The trehalose detection method of the present invention comprises the steps of adding a test sample, as a candidate, which may contain trehalose to animal cells in which the trehalose receptor, having a novel combination of a part of sucrose receptor and a part of a G protein α-subunit, has been expressed on the surface of the animal cell membranes; and detecting the biological reaction induced by the coupling of trehalose with the trehalose receptor. The above biological reaction includes reactions relating to intracellular signal transmission system. Using the reactions, methods for assaying the level of increase or decrease of the inflow of cyclic AMP, cyclic GMP, cyclic-nucleotide phosphodiesterase, protein kinase C, or calcium ion, which all relate to the above intracellular signal transmission system, can be employed. Particularly, among these methods, the one for assaying the inflow of calcium ion is advantageously used in the present invention because it is most easily practicable and is advantageous in sensitivity.


The method for assaying intracellular calcium ion usable in the present invention includes those which comprise the steps of reacting calcium ion with a reagent, which emits a fluorescence by coupling with calcium ion, for example, an reagent for detecting intracellular calcium ion such as “FLUO-4. AM”, a product name of Molecular Probes Inc., Ore., USA, to emit a fluorescence; and detecting the emitted fluorescence by using a commercialized plate-, cuvette-, or flow cytometric-fluorescence detector; or macroscopically observing the fluorescence by using a fluorescence microscope.

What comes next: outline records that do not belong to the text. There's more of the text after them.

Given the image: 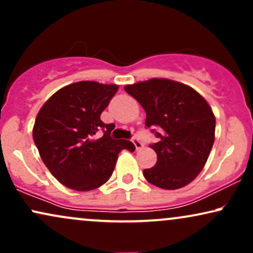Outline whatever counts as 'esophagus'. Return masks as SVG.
Instances as JSON below:
<instances>
[{
  "label": "esophagus",
  "mask_w": 253,
  "mask_h": 253,
  "mask_svg": "<svg viewBox=\"0 0 253 253\" xmlns=\"http://www.w3.org/2000/svg\"><path fill=\"white\" fill-rule=\"evenodd\" d=\"M133 144H134V146H135V149L136 150H140V149H143V143H141L140 140H139L138 138H133Z\"/></svg>",
  "instance_id": "1"
}]
</instances>
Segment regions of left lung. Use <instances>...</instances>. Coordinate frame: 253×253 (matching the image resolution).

The trehalose detection method of the present invention specifically detects trehalose contained in food products and cosmetics as candidates. In the case of the candidates are in a solid, paste, gel, or lipophilic liquid form, they are prepared into test samples for detection after dissolving in aqueous solvents and removing insoluble substances. In the case of the candidates are in a hydrophilic liquid form, they can be assayed intact or after being dried into solids and then redissolved in an appropriate aqueous solvent. When the test samples are contaminated with impurities such as cytotoxic substances, minerals, and dyes/pigments which hinder the detection of trehalose, they can be optionally treated with appropriate separation methods such as absorption with activated charcoals, extraction with organic solvents, centrifugation, membrane filtration, gel filtration, ion-exchange chromatography, hydroxyapatite chromatography, hydrophobic chromatography, etc.; or treated with reagents such as acids, alkalis, reducing agents, oxidants, etc., to remove impurities. If necessary, the use of a sample as a negative control, which has been treated with trehalase as a trehalose hydrolase, will more accurately quantify trehalose. This method would be effective when the background of test samples is relatively high. The trehalose detection method of the present invention sensitively detects samples having a trehalose concentration of 5 to 50 mM. Before subjecting to the above method, test samples should be concentrated or diluted stepwisely to give their trehalose concentrations within the above range when the trehalose concentration of the test samples is outside the above range.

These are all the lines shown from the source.